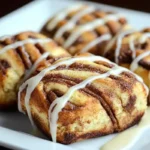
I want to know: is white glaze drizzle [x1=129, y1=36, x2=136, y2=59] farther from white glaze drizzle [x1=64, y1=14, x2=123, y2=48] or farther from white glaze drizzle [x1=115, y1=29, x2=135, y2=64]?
white glaze drizzle [x1=64, y1=14, x2=123, y2=48]

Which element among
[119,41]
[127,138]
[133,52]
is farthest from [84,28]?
[127,138]

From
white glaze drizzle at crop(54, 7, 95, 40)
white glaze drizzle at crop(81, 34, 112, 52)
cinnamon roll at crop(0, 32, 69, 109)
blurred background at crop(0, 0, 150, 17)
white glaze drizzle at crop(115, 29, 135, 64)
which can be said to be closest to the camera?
cinnamon roll at crop(0, 32, 69, 109)

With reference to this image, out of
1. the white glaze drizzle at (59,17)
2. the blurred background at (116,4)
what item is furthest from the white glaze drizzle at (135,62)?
the blurred background at (116,4)

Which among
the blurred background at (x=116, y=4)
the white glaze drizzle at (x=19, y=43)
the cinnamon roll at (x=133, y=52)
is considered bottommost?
the blurred background at (x=116, y=4)

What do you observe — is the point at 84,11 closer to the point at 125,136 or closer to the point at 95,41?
the point at 95,41

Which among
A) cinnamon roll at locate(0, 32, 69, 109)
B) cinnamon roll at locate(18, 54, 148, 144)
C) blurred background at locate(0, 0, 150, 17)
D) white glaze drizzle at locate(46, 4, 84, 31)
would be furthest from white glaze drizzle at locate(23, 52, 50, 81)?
blurred background at locate(0, 0, 150, 17)

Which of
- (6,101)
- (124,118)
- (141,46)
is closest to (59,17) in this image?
(141,46)

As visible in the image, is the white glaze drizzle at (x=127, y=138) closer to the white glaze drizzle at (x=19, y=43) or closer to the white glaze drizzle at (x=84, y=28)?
the white glaze drizzle at (x=19, y=43)
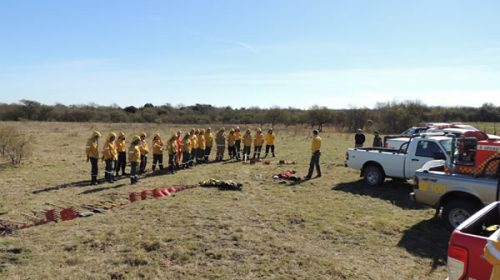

_ _ _ _

### Written task:
Tally the lines in the rows above that contain the word "cinnamon", treating uppercase and lowercase as different. Give only the number.

### Response to the task:
5